- TEKSTFRAGMENT:
ECLI:NL:CRVB:2023:1428

Centrale Raad van Beroep

Datum uitspraak
26 juli 2023
Publicatiedatum
26 juli 2023
Zaaknummer
21/3603 WIA
Instantie
Centrale Raad van Beroep
Type
Uitspraak
Rechtsgebied
Bestuursrecht; Socialezekerheidsrecht
Procedures
  • Hoger beroep
Vindplaatsen
  • Rechtspraak.nl
AI samenvatting door LexboostAutomatisch gegenereerd

Terugvordering van teveel betaalde WIA-uitkering en rechtszekerheidsbeginsel

In deze zaak gaat het om de terugvordering van een teveel betaalde WIA-uitkering aan appellant door het Uitvoeringsinstituut werknemersverzekeringen (Uwv). Appellant, die als customer support medewerker werkte, was sinds oktober 2013 arbeidsongeschikt en ontving een loongerelateerde WGA-uitkering. Deze uitkering eindigde in januari 2018, waarna appellant een WGA-loonaanvullingsuitkering ontving. In de periode van 1 september 2018 tot en met 29 september 2019 ontving appellant echter een bedrag van € 15.139,80 bruto teveel, wat het Uwv terugvorderde. Appellant stelde dat hij erop mocht vertrouwen dat zijn uitkering correct was vastgesteld en dat hij niet had kunnen weten dat hij teveel ontving.

- ITEMS:
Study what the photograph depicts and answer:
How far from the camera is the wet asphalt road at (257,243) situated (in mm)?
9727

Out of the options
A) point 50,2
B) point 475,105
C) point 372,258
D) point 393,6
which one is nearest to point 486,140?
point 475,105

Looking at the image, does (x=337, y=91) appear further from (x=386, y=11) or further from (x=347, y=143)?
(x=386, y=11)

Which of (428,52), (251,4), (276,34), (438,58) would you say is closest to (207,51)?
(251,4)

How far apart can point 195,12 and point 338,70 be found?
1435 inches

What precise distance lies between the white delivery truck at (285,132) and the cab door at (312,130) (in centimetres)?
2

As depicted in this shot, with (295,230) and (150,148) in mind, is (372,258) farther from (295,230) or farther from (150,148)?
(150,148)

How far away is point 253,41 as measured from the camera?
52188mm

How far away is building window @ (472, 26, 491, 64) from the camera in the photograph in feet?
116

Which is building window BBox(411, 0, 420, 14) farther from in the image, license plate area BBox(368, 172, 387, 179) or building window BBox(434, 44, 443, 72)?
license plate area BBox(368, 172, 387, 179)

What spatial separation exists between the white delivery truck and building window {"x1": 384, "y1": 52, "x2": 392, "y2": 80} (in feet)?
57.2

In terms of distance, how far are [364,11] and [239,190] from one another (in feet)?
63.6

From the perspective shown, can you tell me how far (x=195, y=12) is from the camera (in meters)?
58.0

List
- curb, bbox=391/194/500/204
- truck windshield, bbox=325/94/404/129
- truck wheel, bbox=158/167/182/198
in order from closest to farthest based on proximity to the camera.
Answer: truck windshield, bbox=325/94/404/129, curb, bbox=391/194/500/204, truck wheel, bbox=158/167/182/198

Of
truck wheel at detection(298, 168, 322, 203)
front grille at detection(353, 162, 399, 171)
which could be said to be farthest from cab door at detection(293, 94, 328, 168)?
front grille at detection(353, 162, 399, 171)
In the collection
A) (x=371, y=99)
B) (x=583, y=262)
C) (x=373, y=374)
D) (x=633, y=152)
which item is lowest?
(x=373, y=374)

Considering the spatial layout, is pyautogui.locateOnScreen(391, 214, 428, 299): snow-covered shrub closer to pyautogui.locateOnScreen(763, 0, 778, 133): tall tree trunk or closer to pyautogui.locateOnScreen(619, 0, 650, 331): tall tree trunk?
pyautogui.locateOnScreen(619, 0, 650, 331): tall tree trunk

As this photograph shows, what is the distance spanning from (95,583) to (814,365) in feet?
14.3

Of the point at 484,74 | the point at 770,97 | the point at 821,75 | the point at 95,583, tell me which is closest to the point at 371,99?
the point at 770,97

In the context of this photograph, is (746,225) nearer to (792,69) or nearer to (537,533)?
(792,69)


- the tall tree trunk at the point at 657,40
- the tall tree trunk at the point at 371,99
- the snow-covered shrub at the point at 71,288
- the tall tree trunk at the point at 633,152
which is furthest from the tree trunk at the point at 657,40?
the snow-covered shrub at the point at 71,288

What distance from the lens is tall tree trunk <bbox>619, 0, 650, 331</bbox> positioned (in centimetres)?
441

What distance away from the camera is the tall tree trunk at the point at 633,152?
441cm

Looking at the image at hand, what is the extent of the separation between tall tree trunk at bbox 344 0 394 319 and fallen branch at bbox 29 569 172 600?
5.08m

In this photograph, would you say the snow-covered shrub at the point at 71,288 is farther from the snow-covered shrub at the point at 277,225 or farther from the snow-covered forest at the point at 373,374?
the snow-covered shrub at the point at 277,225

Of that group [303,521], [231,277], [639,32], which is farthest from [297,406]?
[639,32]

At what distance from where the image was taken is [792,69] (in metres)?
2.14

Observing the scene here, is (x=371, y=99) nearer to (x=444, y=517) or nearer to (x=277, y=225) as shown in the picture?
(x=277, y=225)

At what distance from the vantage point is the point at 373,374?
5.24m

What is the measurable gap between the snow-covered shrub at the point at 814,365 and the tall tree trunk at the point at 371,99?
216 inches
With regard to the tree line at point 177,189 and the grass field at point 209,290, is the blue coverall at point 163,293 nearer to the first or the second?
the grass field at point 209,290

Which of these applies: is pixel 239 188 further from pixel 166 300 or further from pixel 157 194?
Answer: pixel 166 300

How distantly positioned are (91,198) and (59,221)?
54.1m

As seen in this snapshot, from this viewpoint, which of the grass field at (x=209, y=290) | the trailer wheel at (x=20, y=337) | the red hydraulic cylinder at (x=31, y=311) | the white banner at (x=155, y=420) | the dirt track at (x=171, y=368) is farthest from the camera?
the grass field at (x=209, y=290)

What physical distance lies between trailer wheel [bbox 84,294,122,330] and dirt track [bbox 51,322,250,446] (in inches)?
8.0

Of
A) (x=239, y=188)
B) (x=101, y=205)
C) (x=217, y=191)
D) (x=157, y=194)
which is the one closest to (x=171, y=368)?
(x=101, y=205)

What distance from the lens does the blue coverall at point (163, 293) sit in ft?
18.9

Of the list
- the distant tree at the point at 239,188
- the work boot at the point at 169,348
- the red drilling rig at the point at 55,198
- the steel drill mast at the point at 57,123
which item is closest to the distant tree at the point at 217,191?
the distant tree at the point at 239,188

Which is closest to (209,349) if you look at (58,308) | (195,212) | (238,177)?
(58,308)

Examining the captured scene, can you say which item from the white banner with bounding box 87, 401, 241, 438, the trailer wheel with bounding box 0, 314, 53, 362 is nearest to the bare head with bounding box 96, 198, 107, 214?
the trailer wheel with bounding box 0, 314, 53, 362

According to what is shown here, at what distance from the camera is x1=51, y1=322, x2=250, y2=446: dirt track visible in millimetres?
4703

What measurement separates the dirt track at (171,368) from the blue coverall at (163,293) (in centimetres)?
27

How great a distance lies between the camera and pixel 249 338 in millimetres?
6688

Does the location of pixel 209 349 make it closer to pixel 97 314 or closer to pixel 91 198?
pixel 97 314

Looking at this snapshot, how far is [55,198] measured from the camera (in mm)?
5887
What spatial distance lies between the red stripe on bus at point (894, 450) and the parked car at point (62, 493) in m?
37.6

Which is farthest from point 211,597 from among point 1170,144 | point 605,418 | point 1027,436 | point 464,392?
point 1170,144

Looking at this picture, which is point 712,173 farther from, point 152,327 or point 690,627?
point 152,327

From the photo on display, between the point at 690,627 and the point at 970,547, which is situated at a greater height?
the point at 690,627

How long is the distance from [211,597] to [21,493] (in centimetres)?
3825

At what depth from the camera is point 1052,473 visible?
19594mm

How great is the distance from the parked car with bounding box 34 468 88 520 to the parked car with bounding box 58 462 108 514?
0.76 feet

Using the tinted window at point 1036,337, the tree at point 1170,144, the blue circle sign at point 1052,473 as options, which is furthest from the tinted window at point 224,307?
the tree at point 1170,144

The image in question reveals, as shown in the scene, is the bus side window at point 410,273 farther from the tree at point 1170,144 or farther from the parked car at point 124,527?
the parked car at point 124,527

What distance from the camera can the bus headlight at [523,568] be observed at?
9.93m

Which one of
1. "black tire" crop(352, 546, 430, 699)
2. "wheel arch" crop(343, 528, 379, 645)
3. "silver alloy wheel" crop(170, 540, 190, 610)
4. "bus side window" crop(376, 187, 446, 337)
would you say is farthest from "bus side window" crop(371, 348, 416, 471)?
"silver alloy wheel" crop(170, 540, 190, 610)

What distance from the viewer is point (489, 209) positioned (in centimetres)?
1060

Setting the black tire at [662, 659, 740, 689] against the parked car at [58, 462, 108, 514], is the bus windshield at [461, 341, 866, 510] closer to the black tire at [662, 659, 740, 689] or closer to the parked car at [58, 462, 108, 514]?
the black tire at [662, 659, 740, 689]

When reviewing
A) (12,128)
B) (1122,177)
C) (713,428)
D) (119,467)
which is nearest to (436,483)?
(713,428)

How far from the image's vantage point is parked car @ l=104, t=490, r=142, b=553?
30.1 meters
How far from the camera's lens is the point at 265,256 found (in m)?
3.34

- OPDRACHTEN:
[a] Beantwoord de volgende vragen over de uitspraak over de teruggevorderde WIA-uitkering.
(i) Sinds wanneer was appellant arbeidsongeschikt?
(ii) Hoeveel heeft appellant bruto teveel ontvangen?
(iii) Onder welk zaaknummer is de uitspraak bekend?
[b] Schrijf het volgende deel van de uitspraak over de teruggevorderde WIA-uitkering, aansluitend op de laatste zin.

- ANTWOORDEN OP VOLGORDE:
[a]
(i) Sinds oktober 2013.
(ii) € 15.139,80 bruto.
(iii) 21/3603 WIA.

[b]
De rechtbank Roermond verklaarde het beroep van appellant ongegrond, en oordeelde dat appellant redelijkerwijs had moeten begrijpen dat hij teveel uitkering ontving, gezien de significante stijging van zijn inkomen. In hoger beroep herhaalde appellant zijn standpunt, maar het Uwv verdedigde de beslissing van de rechtbank. De Centrale Raad van Beroep bevestigde de uitspraak van de rechtbank, oordelend dat appellant had moeten beseffen dat hij teveel had ontvangen. De Raad stelde dat er geen dringende redenen waren om van terugvordering af te zien, en dat de terugvordering terecht was. De Raad wees ook het verzoek om schadevergoeding af en bevestigde de eerdere uitspraak.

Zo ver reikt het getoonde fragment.